La Regione Lombardia ha approvato un finanziamento da 5.3 milioni di euro per interventi ambientali riguardanti i territori comunali di Verrua Po e Mortara, in provincia di Pavia. La delibera presentata dall’assessore all’Ambiente e Clima, Giorgio Maione, è stata approvata lunedì 9 settembre dalla Giunta regionale.

 Maione: sbloccate opere ambientali attese da tempo

“È il momento – dichiara Maione – di grandi interventi ambientali anche in provincia di Pavia. A inizio estate abbiamo finanziato la caratterizzazione dell’area della ex Snia in città. Destiniamo una somma notevole ai Comuni di Mortara e di Verrua Po per interventi di rimozione dei rifiuti e per indagini ambientali nell’area della ex Eredi Bertè e nell’area della ex discarica abusiva di Fogliana. La Regione è sempre al fianco degli enti locali. Vogliamo sbloccare interventi attesi dai cittadini per troppo tempo”.

“Spesso – conclude l’assessore – i piccoli e i medi Comuni si trovano a dover gestire d’ufficio criticità ambientali rilevanti. Per questo necessitano di finanziamenti ingenti per poter intervenire. Non sempre riusciamo a trovare risorse per tutto, ma garantiamo, oltre al sostegno economico, anche supporto tecnico e operativo. Le questioni ambientali sono tra le priorità della giunta Fontana”.
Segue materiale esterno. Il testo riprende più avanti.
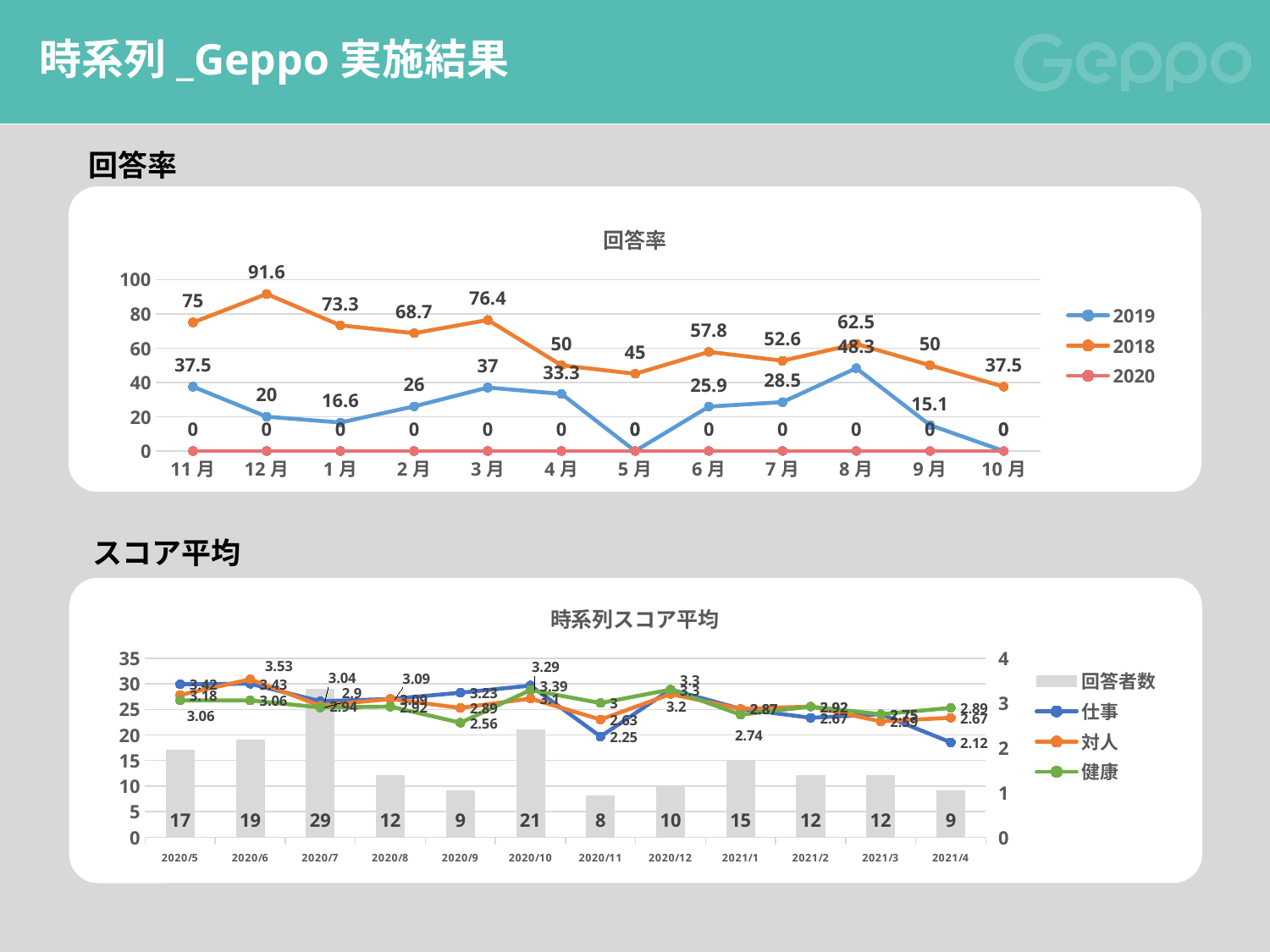
How many months are shown on the x axis of the top chart (回答率)? 12 In the top chart (回答率), in which month is the 2018 series highest? 12月 In the top chart (回答率), what is the difference between the 2018 and 2019 values in 11月? 37.5 How many series does the legend of the top chart (回答率) list? 3 In the bottom chart (時系列スコア平均), what is the 仕事 value for 2021/4? 2.12 In the top chart (回答率), what is the value for 2018 in 12月? 91.6 In the top chart (回答率), which is larger in 3月: the 2018 value or the 2019 value? 2018 In the top chart (回答率), what is the value for 2019 in 8月? 48.3 In the bottom chart (時系列スコア平均), which period has the lowest 回答者数? 2020/11 In the bottom chart (時系列スコア平均), what is the 回答者数 value for 2020/7? 29 How many entries does the legend of the bottom chart (時系列スコア平均) list? 4 What kind of chart is the top chart titled 回答率? line chart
 Lucchini: intervento coniuga innovazione e sostenibilita’ ambientale

“Esprimo il mio apprezzamento al collega Giorgio Maione per il valore delle opere ambientali deliberate a favore del territorio pavese – sottolinea l’assessore alla Famiglia, Disabilità e Pari opportunità, Elena Lucchini – negli anni ho costantemente monitorato le criticità rappresentate dalla gestione del ciclo dei rifiuti e il successivo lavoro di censimento per individuare tutti i siti di depositi considerati a rischio presenti in provincia. Da capogruppo in Commissione Ambiente alla Camera mi ero personalmente recata al sito di Mortara subito dopo il vasto incendio che aveva destato grande preoccupazione nella popolazione. Con questo intervento il governo lombardo conferma la sua attenzione per il nostro territorio la cui vocazione produttiva deve coniugare innovazione e sostenibilità ambientale”.

L’ex discarica abusiva di Fogliana a Verrua Po

Si tratta di una ex fossa di cava in area di proprietà privata di circa 4.000 metri quadrati riempita (presumibilmente verso la fine degli anni ‘70 e ‘80) con rifiuti classificati come pericolosi derivanti dalla lavorazione di prodotti petrolchimici, successivamente ricoperti da rifiuti non pericolosi provenienti da scavi e demolizioni edili, per i quali è stimato un volume di circa 8.000 m3, di cui 2.000 di rifiuti pericolosi. Il Comune ha intrapreso, con la posa di una rete di monitoraggio della falda (4 piezometri), diverse attività di verifica sul sito fin dal 1986. Questi interventi sono stati realizzati in collaborazione con ATS, ARPA, GdF, corpo Forestale. L’obiettivo è operare sul sito per rimuovere e conferire adeguatamente i rifiuti presenti e, successivamente, procedere a effettuare un’indagine ambientale sui terreni di fondo, per valutare un’eventuale contaminazione. Il finanziamento concesso è di 3,5 milioni di euro.

Comune di Mortara, l’area Eredi Bertè

Nel 2017 nel sito Eredi Bertè, in origine autorizzato per attività di recupero rifiuti,  nel 2017 c’è stato un grosso incendio. L’azienda si era resa disponibile nel 2019 ad allontanare i rifiuti in cumulo presso il sito, ma, nel luglio dello stesso anno, è stato dichiarato il fallimento. Il sito è in disuso, abbandonato e attualmente sotto sequestro. Al suo interno si trovano rifiuti vari costituiti da plastica, gomma, imballaggi vari più o meno combusti disposti in cumuli, rifiuti liquidi in cisterne/big bags, amianto, lana di roccia, pneumatici, rottami, macerie del capannone crollato.

L’intervento previsto Comune consiste nella completa rimozione dei rifiuti. Si opererà per lotti, individuati sulla base dei vari cumuli e ubicati su mappali diversi cui corrispondo proprietari diversi. I cumuli sono tutti scoperti e fuori terra, posizionati su preesistente pavimentazione. A causa delle elevate  temperature dell’incendio non è noto lo stato di conservazione. Non è inoltre possibile valutare lo stato della rete di raccolta delle acque delle platee.

La Regione Lombardia finanzierà il primo lotto di interventi con un contributo di 1.759.600 euro.